SUPPLIED TEXT:
Monday, May 2, 2011

Airborne Philosophy

“A pilot’s business is with the wind, with the stars, with night, with sand, with the sea… He looks forward to port as to a promised land, and truth for him is what lives in the stars.”

--Antoine de Saint-Exupery


‘Philosopher’ really isn’t much of a career option these days, if it ever was a profession taken seriously by your average working man. Anyways, it hardly stands that a person sitting at home, doing not much more than sketching and organizing his or her thoughts can be expected to demonstrate some higher truth. The most vibrant ideas regarding that elusive concept known as “the meaning of life” are usually arrived at by men and women that have immersed themselves in the world, experience being a superior barometer of wisdom than intelligence. Thus, more than the Wall Street buccaneer it is often the gutter poet who understands life’s tragic inevitability far better, who, for all his material poverty, can articulate the arc of existence more beautifully.

It is no surprise then that those who come of age and choose a career that sends them forth into the world should return from their journeys with something valuable gleaned. Soldiers, sailors, circus performers not only travel but also witness human nature at its extremes, pieces of folly, glory and degradation providing potent color for a person’s scheme. A pilot is slightly more privileged in being literally above it all, on the very edge between earth and space. Is it the proximity to the heavens that gives the pilot his philosophical weight? The view of the Earth as God might look down upon it? Or possibly is it the risking of one’s life to elements of earth that are ferocious, capricious and untamable?

Flying is one of those modern conveniences so taken for granted that it is no longer special to fly and passengers need massive distractions with in-flight entertainment to pass the time. The idea of flight, once romanticized and later marveled as one of man’s greatest ingenuities, has the contemporary patina of plastic.

GIVEN DATA:
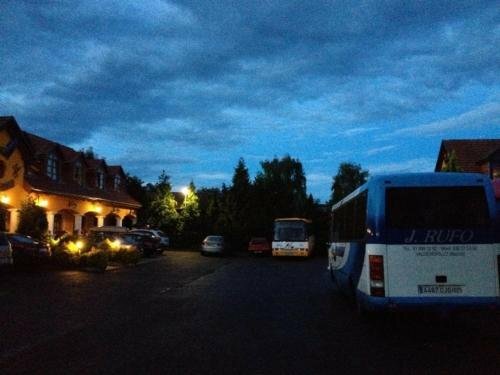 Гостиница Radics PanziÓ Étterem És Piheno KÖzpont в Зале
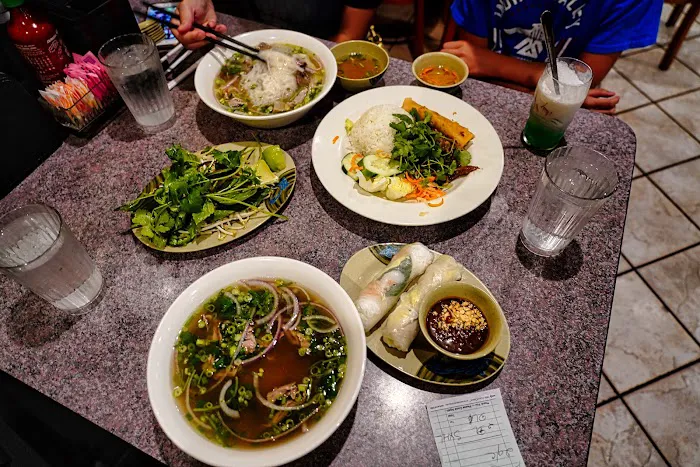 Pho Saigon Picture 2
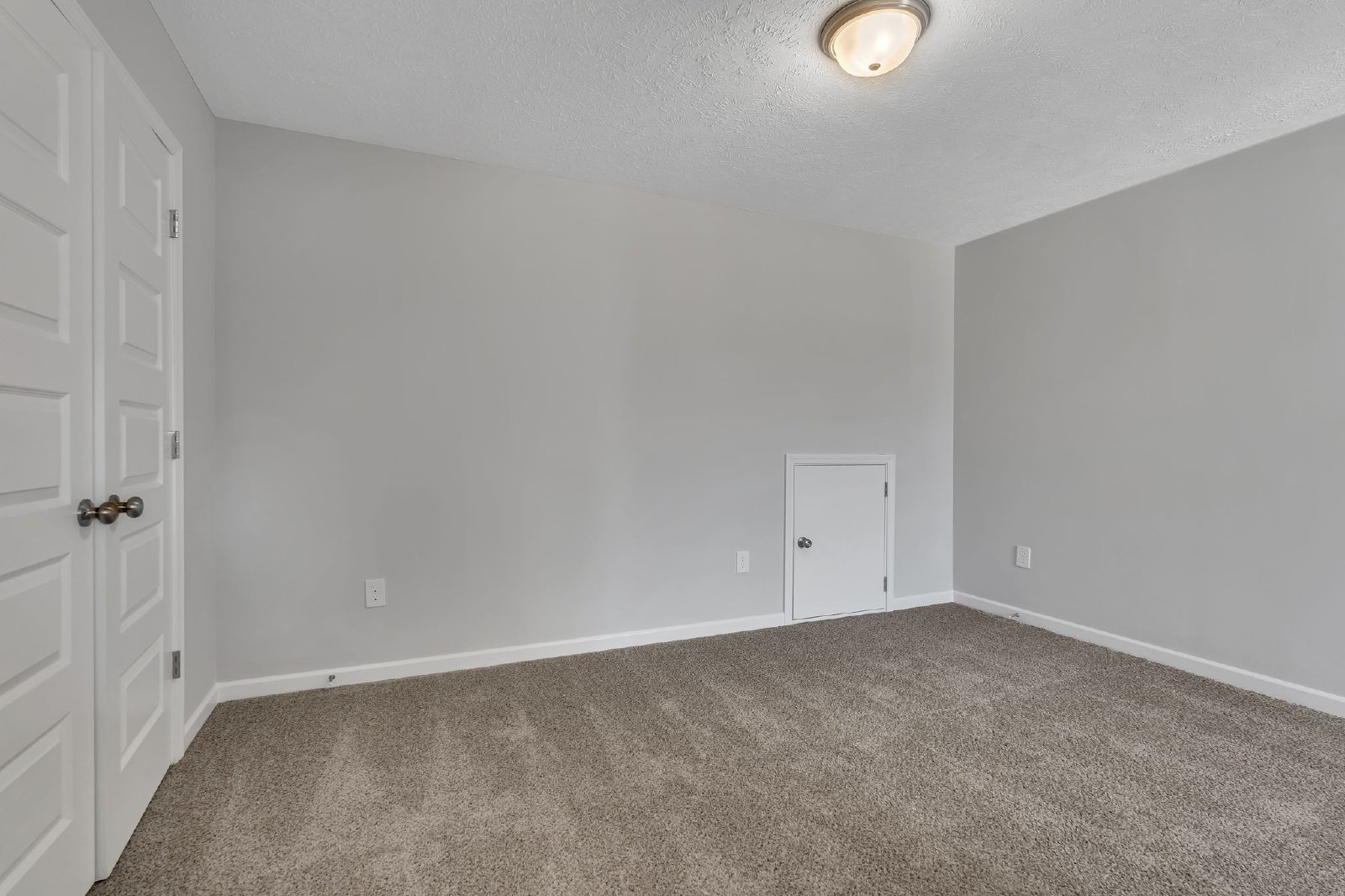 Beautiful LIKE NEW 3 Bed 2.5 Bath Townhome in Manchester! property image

TASK BRIEF: In the airborne philosophy post, what makes a pilot slightly more privileged than soldiers, sailors, and circus performers?

ANSWER AREA: A pilot is literally above it all, on the very edge between earth and space.